An unlikely name has been popping up lately as a rare bright spot in the nation’s still-abysmal housing market: Detroit.

Among the nation’s top 20 metropolitan regions, only the Detroit and Washington areas posted annual home price increases, according to S&P/Case-Shiller home price data for October released this week. At 2.5 percent, Detroit’s gain was almost double the increase reported for the District, where unemployment and foreclosures have remained relatively low despite the financial crisis.

Improbable as it might seem, the Detroit area is seeing an increase in building permits. Construction firms are dusting off their equipment and returning to work, and bidding wars are breaking out over desirable homes.

“It is a rapid climb back,” said Howard Wial, a fellow for the Metropolitan Policy Program at the Brookings Institution, who with two colleagues published a paper recently about the economic recovery in America’s 100 largest metropolitan areas. “It’s not anywhere near a bounce back, but it’s something.”

Wial’s study listed the Detroit area as one of the 20 strongest-performing regions, along with several others near the Great Lakes, and he said the recent recovery has much to do with the growth in manufacturing and the resurrection of the domestic auto industry.

He said Detroit remains battered by the recession, but it has stabilized more rapidly than many other parts of the country since hitting bottom in 2009.

“Jobs are coming back; obviously not all the jobs that were lost, but there are a lot more jobs now than there were,” Wial said.

The increase in jobs, coupled with fewer foreclosures and fewer residents fleeing the area, has translated into an improved — and in some neighborhoods, even a hot — real estate market.

“This actually has been a record year for us,” said Andy Hargreaves, a Coldwell Banker real estate agent in Plymouth, Mich., who said he has seen sales double in the past year. “The interest in this area is the highest I’ve ever seen it.”

In part, the upturn is attributable to the laws of supply and demand. Parts suppliers to the auto industry and other employers have increased hiring, adding to the number of home buyers, he said. At the same time, although thousands of homes sit empty in the Detroit area, the inventory of move-in-ready homes has dwindled, causing a frenzy whenever one hits the market.

“A home that’s properly priced in move-in-ready condition will, almost in every case, have multiple offers and sell at or over asking price,” Hargreaves said. “Buyers are realizing if you don’t jump on it right away, you get beat out.”

Some businesses have shown a renewed willingness to remain rooted in Detroit. Quicken Loans bought a collection of downtown properties, and businesses, including some that depend on the automakers, have sought out new space.

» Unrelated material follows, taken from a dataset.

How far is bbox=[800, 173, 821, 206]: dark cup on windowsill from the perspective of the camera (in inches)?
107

“What we’re seeing now are companies saying: ‘I’ll sign a five-year lease. I’ll sign a 10-year lease,” said A.J. Weiner, an office broker for the Detroit branch of Jones Lang LaSalle. “That’s becoming more commonplace than the calls I was getting two years ago.”

Despite that encouraging turn, Weiner said Detroit still has plenty of real estate that “time has just forgotten” and has become a smaller market than it used to be.

Others offered similar caveats about the recent run of positive news, noting that Detroit has only begun limping toward recovery.

Detroit area home prices remain 40 percent below peak levels.

In the city, vacant properties make up 23 percent of the total housing stock, according to a recent government study, and the city has about 30,000 vacant homes dotting the landscape. In addition, Detroit’s population fell by a quarter between 2000 and 2010. The city government is on the verge of bankruptcy, in part because of its plummeting tax base and soaring pension costs.

“It’ll never be a full recovery to the size we were 10 years ago, but that’s okay,” Weiner said. ”We just need to stay on solid footing, and that potential really does exist.”